The new animated venture, Sinbad: Legend Of The Seven Seas, has some good moments, but it is far removed from more inventive DreamWorks films like Shrek.
It also suffers considerably when compared to Finding Nemo, which is one of the most popular films over the last six months and continues to make big bucks.
Had it been magical enough, Sinbad too would have scored well.
Don't be surprised if Nemo, which has been around for more than a month and grossed about $255 million, beats Sinbad handsomely at the box office this weekend.
The new movie is an uneasy mix of hand-drawn animated creatures (the giant serpent and the roc, a 40 foot-tall bird made of ice and snow, are truly terrific) and computer-generated landscapes.
But very young kids could get bored with the film's themes of honour, trust, faithfulness and integrity, while the older ones may complain that it does not deal with them in a pulsating way.
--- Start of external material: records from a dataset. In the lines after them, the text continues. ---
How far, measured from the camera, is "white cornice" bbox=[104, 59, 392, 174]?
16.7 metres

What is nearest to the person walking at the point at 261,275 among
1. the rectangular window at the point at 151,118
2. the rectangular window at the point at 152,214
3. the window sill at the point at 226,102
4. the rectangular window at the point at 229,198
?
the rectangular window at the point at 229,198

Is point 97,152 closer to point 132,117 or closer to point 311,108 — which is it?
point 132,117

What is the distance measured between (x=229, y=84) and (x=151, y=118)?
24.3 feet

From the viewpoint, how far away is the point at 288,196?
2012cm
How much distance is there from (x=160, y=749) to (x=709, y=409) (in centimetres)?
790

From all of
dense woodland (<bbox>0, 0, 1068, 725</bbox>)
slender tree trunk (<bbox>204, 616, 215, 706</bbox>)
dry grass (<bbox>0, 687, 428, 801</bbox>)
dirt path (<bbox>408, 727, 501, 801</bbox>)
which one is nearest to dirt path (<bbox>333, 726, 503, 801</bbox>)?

They may also feel that the romantic triangle in the film has not been handled well and is not very heartfelt.
In spite of talents like Gladiator screenwriter John Logan writing Sinbad's new adventure, the lack of sparkling dialogue and haunting music also limit the film's appeal considerably.
Among the scenes that work well are the battles between Sinbad and the giants, and the sighting of an island that eventually turns out to be a giant fish.
The film, which mixes Arab and Greek mythologies, follows one of the many adventures of the famous Arabian sailor Sinbad (in the voice of Brad Pitt) who, in the film, is a bit of a colourful rogue.
The goddess of chaos and discord, Eris (Michelle Pfeiffer), has stolen the Book Of Peace and has framed Sinbad for the crime. Sinbad's best friend, the noble Proteus (Joseph Fiennes), is convinced that Sinbad is innocent.
As Sinbad is about to be executed for the crime, Proteus offers to take his place. He prays that Sinbad will find the book before it is too late.
For some time, it looks like Sinbad has no interest in looking for the book and saving Proteus's life.
But the feisty Marina (Catherine Zeta-Jones), Proteus's girlfriend, stows away on Sinbad's ship and makes sure he fulfils his mission. She also loves the sea and an adventurous life.
Though Sinbad declares that a ship is no place for a woman, he admires Marina's resourcefulness, courage and integrity. And, obviously, her charm.
Initially, her part as conscience-keeper irritates him. But he succumbs and will not dodge his responsibility.
Early on during their encounter, there are several spirited exchanges between the two as Marina refuses to accept his condescending attitude. These scenes may have considerable appeal to young females.
Predictably, there will be romance -- as the adventure continues, Sinbad draws closer to Marina.
The movie now has to deal with yet another conflict.
While it ends on a happy note, it does not soar for the most part or create an emotional impact like some of the best animated films -- The Lion King, for example -- have done.
In its animated works, DreamWorks has scored a few huge hits, including Shrek; at the same time, it has also produced also-rans that included Spirit: Stallion Of The Cimarron.
Sinbad belongs to the second category.